Goal 1
Could you duplicate, word for word, the part of the house price excerpt that begins at the words "That would mean" and stops after the words "investigating them individually?"?

Text excerpt
>> Begin
We may assume that a house with a large basement area wouldn't make the price of the house 
higher even if it increases the total area of living. 

=> We can see the Neighborhood affects the price a lot. 

=> Having 1 from to 4 bedrooms above the grade affects positively the price, 
with 4 bedrooms which seems to be the sweet spot for an house with immediate higher price at the begining.

=> We may see a slight negative correlation between the years of building or remodeling and the price. 
That would mean the price may decrease as the years increase.

=> We can see the price is positively affected by the number of bathrooms above grade but 
it should stay relative to number of rooms above the grade.

"""

## Bonus Challenge 2 - Exploring Data with Correlation Heatmap

Now you have explored data visualizations with certain fields based on common sense. In the dataset there are many other fields that you are not sure whether they are important factors for the sale price. What is the best way to explore those fields without investigating them individually?

Making scatter matrix is not an option here because there are too many fields which makes it extremely time consuming to create scatter matrix. One option you have is to create a heatmap. Heatmaps are much less expensive to create than scatter matrixes. You can use heatmaps to visualize the pairwise correlations between each two variables.

Here is a [reference](https://seaborn.pydata.org/examples/many_pairwise_correlations.html) you can use to learn how to creat the pairwise correlation heatmap. Your heatmap should look like below:

![Corr Heatmap](heatmap.png)

In [None]:
# Compute the correlation matrix
corr = df.corr()

# Generate a mask for the upper triangle
mask = np.triu(np.ones_like(corr, dtype=np.bool))

# Set up the matplotlib figure
f, ax = plt.subplots(figsize=(17, 12))

# Generate a custom diverging colormap
cmap = sns.diverging_palette(220, 10, as_cmap=True)

# Draw the heatmap with the mask and correct aspect ratio
sns.heatmap(corr, mask=mask, cmap=cmap, center=0,
            square=True, linewidths=.5, cbar_kws={"shrink": .5});


In your heatmap, you can easily identify the highly correlated (either positively or negatively) variables by looking for the grids with darker colors.
>> End
Data shown
>> Begin
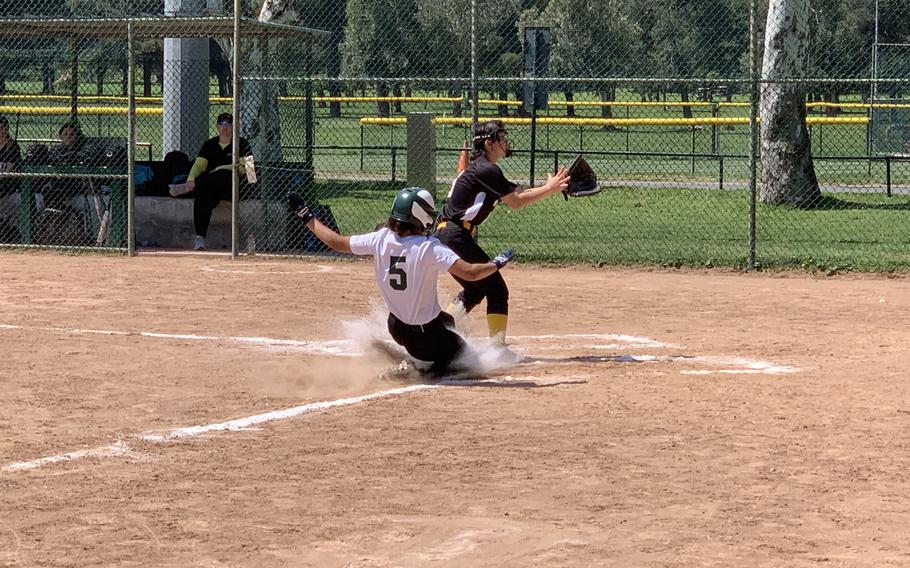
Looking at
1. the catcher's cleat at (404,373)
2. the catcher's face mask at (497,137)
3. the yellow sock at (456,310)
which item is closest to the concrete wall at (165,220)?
the yellow sock at (456,310)

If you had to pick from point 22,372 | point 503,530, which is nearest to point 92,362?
point 22,372

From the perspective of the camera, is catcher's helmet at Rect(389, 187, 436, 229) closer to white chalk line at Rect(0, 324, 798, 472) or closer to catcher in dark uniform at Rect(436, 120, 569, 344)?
white chalk line at Rect(0, 324, 798, 472)

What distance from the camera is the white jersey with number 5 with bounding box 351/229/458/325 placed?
876 centimetres

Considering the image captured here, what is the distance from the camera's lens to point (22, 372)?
925 centimetres

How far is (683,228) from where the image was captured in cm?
1934

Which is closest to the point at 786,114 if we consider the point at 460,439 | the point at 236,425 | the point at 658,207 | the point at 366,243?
the point at 658,207

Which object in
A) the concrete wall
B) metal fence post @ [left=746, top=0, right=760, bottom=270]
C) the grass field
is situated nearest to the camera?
metal fence post @ [left=746, top=0, right=760, bottom=270]

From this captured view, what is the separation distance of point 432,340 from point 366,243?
0.76 meters

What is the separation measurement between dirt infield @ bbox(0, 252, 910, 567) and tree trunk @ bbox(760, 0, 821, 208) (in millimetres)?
8827

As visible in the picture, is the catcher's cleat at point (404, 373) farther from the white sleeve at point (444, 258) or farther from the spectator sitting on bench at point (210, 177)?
the spectator sitting on bench at point (210, 177)

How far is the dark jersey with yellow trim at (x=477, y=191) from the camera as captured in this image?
32.7 feet

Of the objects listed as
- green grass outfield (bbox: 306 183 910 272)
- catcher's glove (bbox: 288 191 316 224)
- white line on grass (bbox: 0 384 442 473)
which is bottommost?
white line on grass (bbox: 0 384 442 473)

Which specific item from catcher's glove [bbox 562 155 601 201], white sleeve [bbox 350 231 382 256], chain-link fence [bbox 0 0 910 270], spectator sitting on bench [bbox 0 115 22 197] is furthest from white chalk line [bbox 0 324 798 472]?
spectator sitting on bench [bbox 0 115 22 197]

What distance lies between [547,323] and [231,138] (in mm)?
6535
>> End
Goal 2
Can you express the lines of the records, beginning at the line that has "From the perspective" and stopping after the line that has "925 centimetres" (both included), as a Markdown table with the columns No. and Line, leaving out blank lines?

Task response 1
That would mean the price may decrease as the years increase.

=> We can see the price is positively affected by the number of bathrooms above grade but 
it should stay relative to number of rooms above the grade.

"""

## Bonus Challenge 2 - Exploring Data with Correlation Heatmap

Now you have explored data visualizations with certain fields based on common sense. In the dataset there are many other fields that you are not sure whether they are important factors for the sale price. What is the best way to explore those fields without investigating them individually?

Task response 2
| No. | Line |
|---|---|
| 1 | From the perspective of the camera, is catcher's helmet at Rect(389, 187, 436, 229) closer to white chalk line at Rect(0, 324, 798, 472) or closer to catcher in dark uniform at Rect(436, 120, 569, 344)? |
| 2 | white chalk line at Rect(0, 324, 798, 472) |
| 3 | What distance from the camera is the white jersey with number 5 with bounding box 351/229/458/325 placed? |
| 4 | 876 centimetres |
| 5 | Considering the image captured here, what is the distance from the camera's lens to point (22, 372)? |
| 6 | 925 centimetres |